Hadn't I given up my own place in the Family's medical network for him? Hadn't I walked away from the operating table, from the work that had given my life meaning, because he needed a wife who would be present, devoted, available?
How was she more important?
What did that make me?
My lips twitched into something that might have been a smile—or a grimace of pure, crystallized grief.
So that's all I was. A friend.
Then the pain dragged me under, and the world dissolved into merciful darkness.
The first thing I did when consciousness dragged me from the morphine haze was reach for my phone.
I want out of this blood oath.
The moment my thumb pressed send, the heavy oak door swung inward—and there he stood.
Nico Volpe moved through the sterile hospital room like a shadow given form, two black gift boxes balanced in his hands. The same designer label I'd lingered over at the plaza that morning, back when I still believed small gestures might mean something. He set them on the bedside cabinet without ceremony, then lowered himself into the leather chair beside my bed with the measured grace of a man who had learned to make every movement deliberate, every action a statement of control.
He withdrew his phone from the inner pocket of his charcoal suit.
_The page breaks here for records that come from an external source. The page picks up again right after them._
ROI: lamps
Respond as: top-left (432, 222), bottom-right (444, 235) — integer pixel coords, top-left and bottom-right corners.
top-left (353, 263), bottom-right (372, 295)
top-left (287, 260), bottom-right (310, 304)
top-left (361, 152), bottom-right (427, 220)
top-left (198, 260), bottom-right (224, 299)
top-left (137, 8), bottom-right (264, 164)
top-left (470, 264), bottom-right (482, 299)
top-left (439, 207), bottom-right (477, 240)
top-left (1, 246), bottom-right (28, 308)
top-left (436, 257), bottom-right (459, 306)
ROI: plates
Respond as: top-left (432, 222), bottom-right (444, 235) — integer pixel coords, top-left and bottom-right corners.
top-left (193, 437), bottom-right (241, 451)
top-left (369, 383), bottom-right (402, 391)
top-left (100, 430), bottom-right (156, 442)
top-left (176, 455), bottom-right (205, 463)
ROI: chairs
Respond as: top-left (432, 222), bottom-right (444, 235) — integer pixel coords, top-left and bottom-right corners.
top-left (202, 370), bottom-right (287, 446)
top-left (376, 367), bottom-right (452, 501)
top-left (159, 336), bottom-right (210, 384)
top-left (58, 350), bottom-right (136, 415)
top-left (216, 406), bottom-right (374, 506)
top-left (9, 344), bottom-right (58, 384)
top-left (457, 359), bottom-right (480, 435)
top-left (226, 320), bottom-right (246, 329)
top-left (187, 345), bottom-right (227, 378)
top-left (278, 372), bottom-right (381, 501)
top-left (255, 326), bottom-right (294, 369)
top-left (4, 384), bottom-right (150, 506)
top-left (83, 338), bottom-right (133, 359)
I watched his dark eyes scan the screen—my message, glowing there like an accusation.
His expression betrayed nothing. Not surprise. Not anger. Not even the flicker of acknowledgment that I had just asked to dissolve what the Families considered sacred.
The silence pressed against my chest like a physical weight. The only sounds were the distant murmur of the clinic's staff and the soft rhythm of machines monitoring my vitals.
Then my phone chimed.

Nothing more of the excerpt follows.